Too grim? Too apocalyptic? Too "global"? Then how about some down-to-earth questions about science and the American economy? Science and technology have been responsible for over half the growth of the U.S. economy since WWII. Much of this economically bountiful innovation came as a result of government investment in scientific research. At what level should this continue? Or should big government get out of the way entirely? And where are the American innovators of the future going to come from when a recent comparison of 15-year-olds in 65 countries found the average science scores among U.S. students ranked 23rd, while average U.S. math scores ranked 31st.
Decent Press Coverage and Analysis: It was all about who won, not what the substance was. Winning seemed to be defined as being energized, even loud and bullying, rather than offering reasoned arguments (“too professorial”.) Much attention to “zingers” and disappointment at how few there were.

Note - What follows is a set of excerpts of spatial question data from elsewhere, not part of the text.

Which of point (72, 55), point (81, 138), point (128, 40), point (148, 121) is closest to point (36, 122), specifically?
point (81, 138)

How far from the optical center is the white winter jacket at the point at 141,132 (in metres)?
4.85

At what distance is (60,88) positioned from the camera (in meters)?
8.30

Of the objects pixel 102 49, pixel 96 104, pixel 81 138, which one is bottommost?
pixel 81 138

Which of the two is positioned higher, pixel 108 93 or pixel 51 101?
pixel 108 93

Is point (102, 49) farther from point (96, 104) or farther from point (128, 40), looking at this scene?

It took a few days to get fact checking reports (see my column of Aug. 19 on the topic of lying and fact checking) and by then conventional wisdom had set in that Mitt had a win, lies or not.

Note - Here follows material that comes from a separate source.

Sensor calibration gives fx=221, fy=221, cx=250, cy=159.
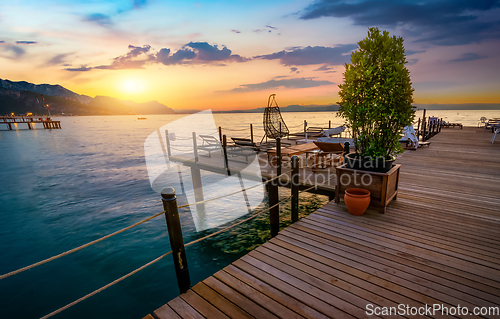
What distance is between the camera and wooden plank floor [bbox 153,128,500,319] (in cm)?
190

The New York Times even reviewed it as a piece of entertainment on the TV page: “Theirs was a glaringly public confrontation that looked oddly intimate and personal. And that may help explain why tens of million of people tune in — there is nothing else like it on television. It’s not a gladiator fight, or a boxing match or the Super Bowl; it’s not a quiz show, a singing competition, a beauty pageant or a finale of “Survivor.” If anything, these confrontations look more like a dispute in couples therapy: neither partner can really win, but either one could get rattled and blurt out something unforgivable. That scale-tipping moment didn’t happen.”

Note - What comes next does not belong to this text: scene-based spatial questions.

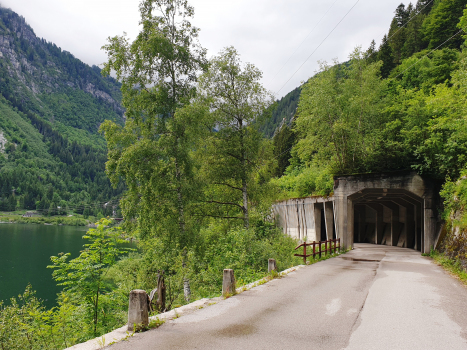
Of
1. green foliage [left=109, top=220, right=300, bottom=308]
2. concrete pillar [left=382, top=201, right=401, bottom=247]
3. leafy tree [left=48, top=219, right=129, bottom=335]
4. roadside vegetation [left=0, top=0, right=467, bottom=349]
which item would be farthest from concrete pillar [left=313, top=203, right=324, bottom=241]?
leafy tree [left=48, top=219, right=129, bottom=335]

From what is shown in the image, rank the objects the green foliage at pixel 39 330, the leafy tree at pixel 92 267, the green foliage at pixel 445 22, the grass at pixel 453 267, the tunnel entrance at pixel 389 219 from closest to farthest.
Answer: the green foliage at pixel 39 330 → the leafy tree at pixel 92 267 → the grass at pixel 453 267 → the tunnel entrance at pixel 389 219 → the green foliage at pixel 445 22

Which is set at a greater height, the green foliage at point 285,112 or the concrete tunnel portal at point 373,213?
the green foliage at point 285,112

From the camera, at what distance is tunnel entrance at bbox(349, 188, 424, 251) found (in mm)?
26492

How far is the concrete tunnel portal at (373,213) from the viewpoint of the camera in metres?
19.4

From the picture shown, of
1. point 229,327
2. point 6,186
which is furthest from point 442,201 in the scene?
point 6,186

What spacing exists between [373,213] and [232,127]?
2680cm

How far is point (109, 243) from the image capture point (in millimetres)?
9836

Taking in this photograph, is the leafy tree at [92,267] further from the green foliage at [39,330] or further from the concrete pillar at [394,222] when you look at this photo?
the concrete pillar at [394,222]

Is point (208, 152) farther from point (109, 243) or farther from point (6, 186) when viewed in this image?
point (6, 186)

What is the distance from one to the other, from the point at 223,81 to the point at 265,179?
6343 mm

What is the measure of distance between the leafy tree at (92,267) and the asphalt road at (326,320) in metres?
4.26

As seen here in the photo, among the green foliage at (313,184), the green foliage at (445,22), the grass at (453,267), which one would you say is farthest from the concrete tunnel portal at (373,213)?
the green foliage at (445,22)

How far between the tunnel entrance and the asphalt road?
14171 millimetres

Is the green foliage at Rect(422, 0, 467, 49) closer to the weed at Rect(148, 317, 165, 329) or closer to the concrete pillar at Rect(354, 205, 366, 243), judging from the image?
the concrete pillar at Rect(354, 205, 366, 243)
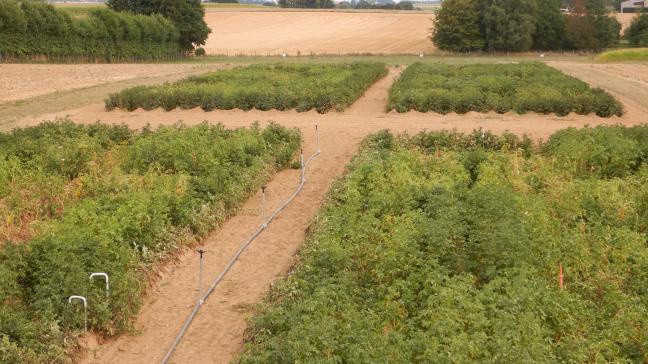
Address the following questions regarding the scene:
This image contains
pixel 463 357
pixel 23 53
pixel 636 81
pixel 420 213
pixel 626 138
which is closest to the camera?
pixel 463 357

George W. Bush: That’s for me the most glaring missing factor. Why doesn’t Obama ever say his name? He’s not Voldemort. (Well, maybe he is.) Occasionally Obama will say about Romney’s plan to cut taxes for millionaires, “We’ve tried that and it didn’t’ work; it got us into the mess we are in now.” But even then he doesn’t capitalize on the Democratic scorn and Republican shame about Bush. Bush, now totally absent from public life, was the first ex-president in 50 years not to attend his party’s convention. Someone wrote that for the Republicans not to have George W. Bush, Donald Rumsfeld and Dick Cheney at their convention made the GOP not a political party but a witness protection program. It’s like our nation has had that memory erasing thing from Men in Black waved in front of our eyes. George who?
Can’t wait to watch the next debates. At least we are having the first woman moderator in 20 years.